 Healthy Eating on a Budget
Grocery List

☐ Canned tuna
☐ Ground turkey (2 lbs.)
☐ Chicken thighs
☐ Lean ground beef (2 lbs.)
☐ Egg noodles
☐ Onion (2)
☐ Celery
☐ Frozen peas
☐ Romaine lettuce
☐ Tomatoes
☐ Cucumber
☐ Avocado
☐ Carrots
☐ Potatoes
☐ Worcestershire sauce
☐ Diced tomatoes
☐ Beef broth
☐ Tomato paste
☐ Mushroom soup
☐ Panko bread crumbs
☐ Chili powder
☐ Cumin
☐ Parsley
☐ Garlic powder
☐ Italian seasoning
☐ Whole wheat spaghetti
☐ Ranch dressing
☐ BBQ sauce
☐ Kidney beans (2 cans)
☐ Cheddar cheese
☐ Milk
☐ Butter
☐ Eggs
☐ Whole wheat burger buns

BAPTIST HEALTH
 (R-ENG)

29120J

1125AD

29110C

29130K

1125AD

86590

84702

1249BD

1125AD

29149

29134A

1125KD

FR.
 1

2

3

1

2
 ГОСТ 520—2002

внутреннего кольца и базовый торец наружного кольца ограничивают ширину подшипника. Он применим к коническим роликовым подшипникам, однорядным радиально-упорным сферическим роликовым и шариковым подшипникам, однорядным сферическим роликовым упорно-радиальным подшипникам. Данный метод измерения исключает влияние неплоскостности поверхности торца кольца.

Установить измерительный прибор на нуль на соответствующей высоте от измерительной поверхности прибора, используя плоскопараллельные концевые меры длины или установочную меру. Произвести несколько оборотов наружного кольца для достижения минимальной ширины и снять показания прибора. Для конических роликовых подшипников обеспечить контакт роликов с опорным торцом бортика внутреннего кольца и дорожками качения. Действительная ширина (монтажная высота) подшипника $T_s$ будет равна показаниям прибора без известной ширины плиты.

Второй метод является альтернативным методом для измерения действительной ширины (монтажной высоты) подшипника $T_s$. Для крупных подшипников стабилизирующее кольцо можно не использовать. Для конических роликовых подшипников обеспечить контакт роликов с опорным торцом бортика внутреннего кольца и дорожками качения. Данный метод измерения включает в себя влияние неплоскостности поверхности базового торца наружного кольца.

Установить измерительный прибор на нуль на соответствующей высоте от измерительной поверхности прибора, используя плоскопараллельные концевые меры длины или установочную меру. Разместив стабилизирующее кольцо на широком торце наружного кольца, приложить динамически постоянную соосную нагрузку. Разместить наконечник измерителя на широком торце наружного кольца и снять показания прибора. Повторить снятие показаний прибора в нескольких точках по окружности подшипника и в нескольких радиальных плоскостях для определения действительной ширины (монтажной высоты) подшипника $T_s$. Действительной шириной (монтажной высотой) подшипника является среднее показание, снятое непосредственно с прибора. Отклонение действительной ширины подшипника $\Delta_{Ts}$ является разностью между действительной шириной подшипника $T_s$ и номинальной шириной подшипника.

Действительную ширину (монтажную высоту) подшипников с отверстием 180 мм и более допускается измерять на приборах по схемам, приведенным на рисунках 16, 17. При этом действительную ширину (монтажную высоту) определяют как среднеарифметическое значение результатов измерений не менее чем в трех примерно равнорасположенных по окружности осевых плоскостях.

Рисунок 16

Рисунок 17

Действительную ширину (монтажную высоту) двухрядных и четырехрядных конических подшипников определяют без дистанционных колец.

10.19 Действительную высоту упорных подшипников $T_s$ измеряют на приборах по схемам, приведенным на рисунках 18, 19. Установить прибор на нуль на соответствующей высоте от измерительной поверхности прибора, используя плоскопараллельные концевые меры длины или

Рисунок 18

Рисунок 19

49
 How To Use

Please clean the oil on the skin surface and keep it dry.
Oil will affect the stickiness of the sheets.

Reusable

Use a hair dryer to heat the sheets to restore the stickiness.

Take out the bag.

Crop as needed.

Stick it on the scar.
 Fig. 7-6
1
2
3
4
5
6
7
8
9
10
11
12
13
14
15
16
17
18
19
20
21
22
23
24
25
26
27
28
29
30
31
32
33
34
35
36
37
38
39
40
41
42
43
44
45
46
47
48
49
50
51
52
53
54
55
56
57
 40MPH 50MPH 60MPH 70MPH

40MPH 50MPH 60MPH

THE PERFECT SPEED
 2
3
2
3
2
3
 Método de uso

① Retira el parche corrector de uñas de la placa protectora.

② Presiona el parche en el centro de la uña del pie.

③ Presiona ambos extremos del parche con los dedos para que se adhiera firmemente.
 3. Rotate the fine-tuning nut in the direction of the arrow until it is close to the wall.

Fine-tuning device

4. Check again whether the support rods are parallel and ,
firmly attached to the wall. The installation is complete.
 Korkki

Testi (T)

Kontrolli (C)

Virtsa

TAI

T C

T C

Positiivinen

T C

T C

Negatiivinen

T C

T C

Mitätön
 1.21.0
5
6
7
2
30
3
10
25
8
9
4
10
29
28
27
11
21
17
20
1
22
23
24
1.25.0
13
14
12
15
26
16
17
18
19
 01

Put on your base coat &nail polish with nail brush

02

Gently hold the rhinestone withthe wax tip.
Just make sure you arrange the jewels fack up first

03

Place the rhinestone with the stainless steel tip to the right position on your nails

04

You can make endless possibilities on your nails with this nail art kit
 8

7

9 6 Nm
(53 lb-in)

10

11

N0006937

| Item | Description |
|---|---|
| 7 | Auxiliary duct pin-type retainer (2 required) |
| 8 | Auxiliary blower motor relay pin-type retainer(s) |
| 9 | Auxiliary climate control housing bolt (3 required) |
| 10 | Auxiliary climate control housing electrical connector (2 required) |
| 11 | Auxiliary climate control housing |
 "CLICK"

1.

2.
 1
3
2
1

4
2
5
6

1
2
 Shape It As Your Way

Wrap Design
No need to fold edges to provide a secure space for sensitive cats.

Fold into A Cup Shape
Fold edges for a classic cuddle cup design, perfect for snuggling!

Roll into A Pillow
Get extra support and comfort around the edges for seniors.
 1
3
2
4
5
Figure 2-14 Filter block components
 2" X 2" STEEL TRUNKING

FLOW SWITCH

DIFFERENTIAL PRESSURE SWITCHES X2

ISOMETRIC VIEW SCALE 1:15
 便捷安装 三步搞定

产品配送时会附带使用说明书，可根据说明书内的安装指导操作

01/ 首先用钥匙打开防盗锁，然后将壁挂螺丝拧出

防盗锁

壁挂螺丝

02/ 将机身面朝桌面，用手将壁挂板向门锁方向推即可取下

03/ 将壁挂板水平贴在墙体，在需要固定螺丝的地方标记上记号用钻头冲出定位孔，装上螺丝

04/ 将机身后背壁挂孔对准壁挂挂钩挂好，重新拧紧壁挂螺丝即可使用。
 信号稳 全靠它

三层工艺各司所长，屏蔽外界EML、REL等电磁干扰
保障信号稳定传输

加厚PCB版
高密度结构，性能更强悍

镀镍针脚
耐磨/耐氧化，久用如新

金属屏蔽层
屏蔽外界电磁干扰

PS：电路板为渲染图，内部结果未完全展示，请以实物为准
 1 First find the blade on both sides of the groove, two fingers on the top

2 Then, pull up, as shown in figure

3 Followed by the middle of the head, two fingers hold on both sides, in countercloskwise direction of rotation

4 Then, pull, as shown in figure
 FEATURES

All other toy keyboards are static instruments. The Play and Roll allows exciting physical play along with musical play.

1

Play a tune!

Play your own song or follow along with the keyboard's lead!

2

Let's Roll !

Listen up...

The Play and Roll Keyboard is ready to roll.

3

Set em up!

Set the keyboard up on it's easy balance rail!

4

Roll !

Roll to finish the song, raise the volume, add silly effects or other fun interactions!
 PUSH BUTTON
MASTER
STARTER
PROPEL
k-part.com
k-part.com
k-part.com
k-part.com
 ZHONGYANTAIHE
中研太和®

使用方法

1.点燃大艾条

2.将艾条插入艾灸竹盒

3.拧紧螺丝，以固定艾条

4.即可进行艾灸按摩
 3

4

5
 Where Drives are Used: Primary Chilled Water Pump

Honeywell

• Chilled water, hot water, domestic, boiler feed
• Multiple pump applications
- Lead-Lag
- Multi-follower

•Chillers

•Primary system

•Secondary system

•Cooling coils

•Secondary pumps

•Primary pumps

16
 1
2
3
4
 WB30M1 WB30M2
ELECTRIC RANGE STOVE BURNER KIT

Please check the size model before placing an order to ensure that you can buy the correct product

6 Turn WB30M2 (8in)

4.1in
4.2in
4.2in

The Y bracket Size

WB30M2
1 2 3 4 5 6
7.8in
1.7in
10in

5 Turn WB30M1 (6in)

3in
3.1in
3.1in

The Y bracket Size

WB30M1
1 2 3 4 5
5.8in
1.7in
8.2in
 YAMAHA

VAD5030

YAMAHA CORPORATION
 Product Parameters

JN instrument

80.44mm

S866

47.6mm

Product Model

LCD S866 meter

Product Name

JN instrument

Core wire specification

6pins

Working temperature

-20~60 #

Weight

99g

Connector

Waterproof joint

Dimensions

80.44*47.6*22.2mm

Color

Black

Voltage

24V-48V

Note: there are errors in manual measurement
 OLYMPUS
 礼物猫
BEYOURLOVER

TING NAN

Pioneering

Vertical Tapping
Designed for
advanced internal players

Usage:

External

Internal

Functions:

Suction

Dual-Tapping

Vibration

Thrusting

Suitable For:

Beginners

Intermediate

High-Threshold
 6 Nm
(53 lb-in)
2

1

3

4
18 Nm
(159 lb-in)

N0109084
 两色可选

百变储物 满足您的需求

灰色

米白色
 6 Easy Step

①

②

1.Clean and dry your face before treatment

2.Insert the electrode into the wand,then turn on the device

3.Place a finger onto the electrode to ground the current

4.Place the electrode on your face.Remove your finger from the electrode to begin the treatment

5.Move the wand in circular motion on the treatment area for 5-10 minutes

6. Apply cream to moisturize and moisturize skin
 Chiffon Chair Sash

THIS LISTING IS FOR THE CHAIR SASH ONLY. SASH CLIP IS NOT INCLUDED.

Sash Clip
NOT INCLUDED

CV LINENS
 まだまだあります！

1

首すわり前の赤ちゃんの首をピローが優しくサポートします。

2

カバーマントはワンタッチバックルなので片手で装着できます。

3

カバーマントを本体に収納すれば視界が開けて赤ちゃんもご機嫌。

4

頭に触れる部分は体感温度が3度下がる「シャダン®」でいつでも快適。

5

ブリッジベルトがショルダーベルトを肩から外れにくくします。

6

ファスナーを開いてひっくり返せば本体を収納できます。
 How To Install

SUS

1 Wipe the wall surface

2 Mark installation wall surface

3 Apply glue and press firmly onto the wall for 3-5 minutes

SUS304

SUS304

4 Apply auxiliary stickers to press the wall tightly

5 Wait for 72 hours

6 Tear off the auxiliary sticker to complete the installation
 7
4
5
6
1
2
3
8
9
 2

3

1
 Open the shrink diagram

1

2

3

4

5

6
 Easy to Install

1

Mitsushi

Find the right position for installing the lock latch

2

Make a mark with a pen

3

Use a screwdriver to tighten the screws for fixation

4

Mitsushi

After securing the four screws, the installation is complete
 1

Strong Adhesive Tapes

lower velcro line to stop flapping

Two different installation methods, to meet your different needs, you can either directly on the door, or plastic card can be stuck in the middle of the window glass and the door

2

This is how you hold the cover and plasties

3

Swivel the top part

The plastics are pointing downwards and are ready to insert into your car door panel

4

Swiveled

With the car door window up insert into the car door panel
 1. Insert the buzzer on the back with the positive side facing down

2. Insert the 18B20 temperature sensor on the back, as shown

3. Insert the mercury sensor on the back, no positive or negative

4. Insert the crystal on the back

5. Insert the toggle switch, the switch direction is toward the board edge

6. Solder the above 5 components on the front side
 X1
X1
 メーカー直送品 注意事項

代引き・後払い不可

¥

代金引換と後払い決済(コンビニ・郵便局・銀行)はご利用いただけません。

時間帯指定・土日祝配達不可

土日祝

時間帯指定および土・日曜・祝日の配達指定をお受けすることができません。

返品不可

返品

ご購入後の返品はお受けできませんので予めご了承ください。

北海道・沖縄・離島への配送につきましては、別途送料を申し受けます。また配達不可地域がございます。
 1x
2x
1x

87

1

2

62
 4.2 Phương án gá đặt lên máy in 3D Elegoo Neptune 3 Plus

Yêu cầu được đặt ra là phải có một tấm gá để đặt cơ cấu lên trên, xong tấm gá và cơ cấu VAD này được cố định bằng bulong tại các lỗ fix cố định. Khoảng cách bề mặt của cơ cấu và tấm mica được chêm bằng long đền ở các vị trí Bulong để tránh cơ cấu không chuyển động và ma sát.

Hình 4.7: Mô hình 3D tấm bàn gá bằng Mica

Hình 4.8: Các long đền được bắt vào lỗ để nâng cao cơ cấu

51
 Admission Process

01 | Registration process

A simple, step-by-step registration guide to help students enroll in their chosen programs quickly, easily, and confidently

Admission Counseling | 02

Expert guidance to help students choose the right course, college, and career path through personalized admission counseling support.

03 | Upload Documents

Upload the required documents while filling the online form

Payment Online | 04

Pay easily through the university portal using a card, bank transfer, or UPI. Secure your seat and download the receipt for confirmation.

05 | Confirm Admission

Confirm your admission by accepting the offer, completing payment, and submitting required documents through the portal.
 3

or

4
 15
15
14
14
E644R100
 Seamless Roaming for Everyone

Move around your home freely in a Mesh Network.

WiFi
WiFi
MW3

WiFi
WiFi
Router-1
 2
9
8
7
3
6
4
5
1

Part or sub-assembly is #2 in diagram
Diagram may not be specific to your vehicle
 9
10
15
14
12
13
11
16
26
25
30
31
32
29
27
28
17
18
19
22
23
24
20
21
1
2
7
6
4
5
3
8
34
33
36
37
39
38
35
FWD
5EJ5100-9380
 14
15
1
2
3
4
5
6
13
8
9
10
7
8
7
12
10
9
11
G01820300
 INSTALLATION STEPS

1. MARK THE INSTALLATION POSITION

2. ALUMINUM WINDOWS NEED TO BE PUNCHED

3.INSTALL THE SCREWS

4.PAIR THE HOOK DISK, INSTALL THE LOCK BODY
##########
About this exercise: Exactly the lines from the one holding "INSTALLATION STEPS" through the end of the data are to be repeated, with both ends included.

Answer to the exercise:
 INSTALLATION STEPS

1. MARK THE INSTALLATION POSITION

2. ALUMINUM WINDOWS NEED TO BE PUNCHED

3.INSTALL THE SCREWS

4.PAIR THE HOOK DISK, INSTALL THE LOCK BODY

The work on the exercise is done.